Aristotle Onassis would not have been eligible but the fortune the Golden Greek amassed is to fund a new award for academics in the shipping, trade and finance sector.
The aim is to turn the new Onassis prize and the $250,000 award that goes with it into something comparable to the Nobel prize for economics for those labouring in the scholastic backwaters of the shipping industry.
The prize is being launched today by the Centre for Shipping, Trade and Finance at the Cass Business School of London’s City University, reports TradeWinds.
The first award is to be made next year with the recipient chosen by a panel of six academics and Anthony Papadimitriou, head of the foundation set up in 1975 under the will of the Greek tanker tycoon.
The judges include two Nobel economics laureates honoured for their work in the options and derivatives field, profs Robert Merton of Harvard and Myron Scholes of Stanford.

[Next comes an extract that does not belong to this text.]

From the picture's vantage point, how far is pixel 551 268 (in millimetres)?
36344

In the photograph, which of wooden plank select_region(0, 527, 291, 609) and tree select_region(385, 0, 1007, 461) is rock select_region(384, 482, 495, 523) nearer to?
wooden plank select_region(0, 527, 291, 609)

They developed the Black-Scholes pricing model and put their ideas into action at Long Term Capital Management, a hedge fund that soared and then crashed with losses of $4.6bn in one of the most renowned of corporate failures.
Other judges include profs George Constantinides of Chicago, Charles Goodhart, of the London School of Economics and Costas Grammenos, who founded the Cass shipping, trade and finance centre.
The Onassis prize will be awarded biennially and recognise a lifetime academic contribution.